* [Text]
/---
Caused by a parasitic mite called Sarcoptes scabiei, scabies is a skin disease that can be spread from one person to another through prolonged contact. Scabies mites thrive on human blood and they like to "snuggle" in a person's warm body where they can best survive. If taken out of the human body, scabies mites die in just two days.
Parasitic mites are very tiny parasites, which are visible only through the microscope. They tunnel deep in the skin causing skin eruptions in the form of small pimples. These parasites cause unbearable itching, particularly during nighttime. Scratching the itchy skin can cause open cracks, and infection may set in.
Anyone in any part of the world can be infected with scabies. And since it is highly contagious, it can spread in the entire household and hold each member of the family a victim. In order to totally get rid of scabies, every member of the household must be treated.
Prevention of scabies is easier than the cure. Scabies is not really a disease but an infestation that needs to be checked before it can completely invade. Take note of the following for prevention tips:
- Keep away from people with scabies. This means no skin contact and no sexual intercourse or huddling and cuddling with someone who has scabies symptoms.
\---
* [Assigned task] Pick up the scabies text after its last line and carry it on. The items that come next have nothing to do with this text.

* [Entries provided]
/---
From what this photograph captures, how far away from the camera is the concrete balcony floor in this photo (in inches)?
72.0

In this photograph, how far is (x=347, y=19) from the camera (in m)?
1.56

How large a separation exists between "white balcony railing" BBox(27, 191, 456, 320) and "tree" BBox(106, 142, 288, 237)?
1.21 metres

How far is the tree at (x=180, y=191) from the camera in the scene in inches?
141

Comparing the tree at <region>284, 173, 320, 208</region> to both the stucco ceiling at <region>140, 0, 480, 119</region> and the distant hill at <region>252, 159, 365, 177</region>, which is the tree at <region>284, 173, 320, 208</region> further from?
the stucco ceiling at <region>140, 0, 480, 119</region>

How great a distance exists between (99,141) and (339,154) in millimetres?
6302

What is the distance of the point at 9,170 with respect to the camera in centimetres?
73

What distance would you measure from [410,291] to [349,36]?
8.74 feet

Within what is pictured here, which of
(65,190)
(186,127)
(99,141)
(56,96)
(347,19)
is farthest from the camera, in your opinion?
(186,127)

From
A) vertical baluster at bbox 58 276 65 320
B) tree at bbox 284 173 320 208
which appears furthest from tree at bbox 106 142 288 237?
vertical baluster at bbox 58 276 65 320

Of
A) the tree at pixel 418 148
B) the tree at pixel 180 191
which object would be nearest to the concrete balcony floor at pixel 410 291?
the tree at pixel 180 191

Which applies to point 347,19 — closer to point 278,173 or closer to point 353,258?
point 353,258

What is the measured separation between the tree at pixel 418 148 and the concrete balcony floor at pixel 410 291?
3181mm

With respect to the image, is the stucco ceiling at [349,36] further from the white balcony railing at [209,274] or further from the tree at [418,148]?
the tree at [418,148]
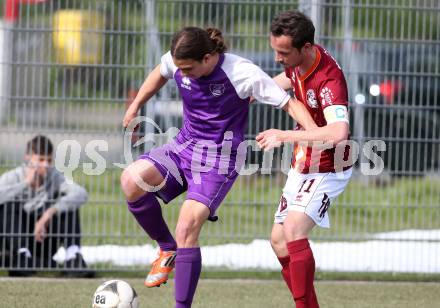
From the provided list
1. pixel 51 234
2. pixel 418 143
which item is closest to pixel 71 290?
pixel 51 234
\---
/---
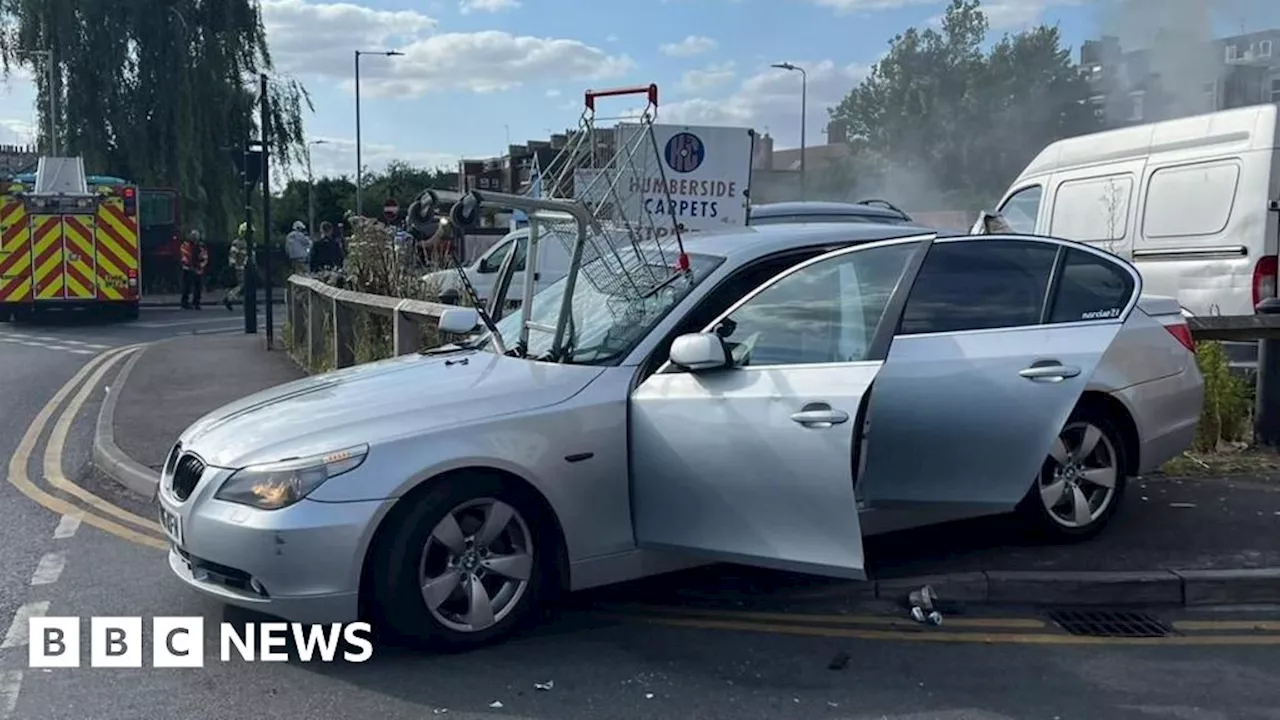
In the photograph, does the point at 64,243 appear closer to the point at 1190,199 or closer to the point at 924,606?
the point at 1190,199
\---
/---
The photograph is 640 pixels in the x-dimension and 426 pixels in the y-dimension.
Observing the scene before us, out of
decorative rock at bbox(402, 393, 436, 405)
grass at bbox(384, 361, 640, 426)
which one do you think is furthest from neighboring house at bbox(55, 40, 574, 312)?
\---
* [Exercise answer]
- Make sure family members do not share used towels or linens, sheets and clothes as these items can spread skin diseases including scabies.
- If there's someone in the family who is infested with scabies, have everyone use anti-mite creams and lotions to prevent the mites from spreading.
- Keep the house clean, dust free and well ventilated.
- Don't allow pets on sofas and beds.
- Disinfect blankets, towels, clothes and sheets by washing them in hot water and drying them in the dryer with the hot setting on. You may also want to iron the clothes after drying to ensure 100% protection.
- If scabies worsens or does not get well even after treatment for a couple of weeks, go to the doctor (preferably a dermatologist) and seek further medical advice.
Take note that a person who already had previous cases of scabies will immediately have symptoms even just days after infestation. On the other hand, a person who has never suffered from scabies will manifest signs only after four to six weeks from the time he got infected.
Lotions and creams used in killing mites contain chemicals that can be harmful to babies and pregnant women. Therefore, if you are going to seek medical advice when getting rid of mites, inform the doctor about a pregnant member or a baby in the family. In such cases, the doctor might decide to pass up treatment in the meantime to protect these family members, and just advise everyone to avoid close physical contact with infested family members.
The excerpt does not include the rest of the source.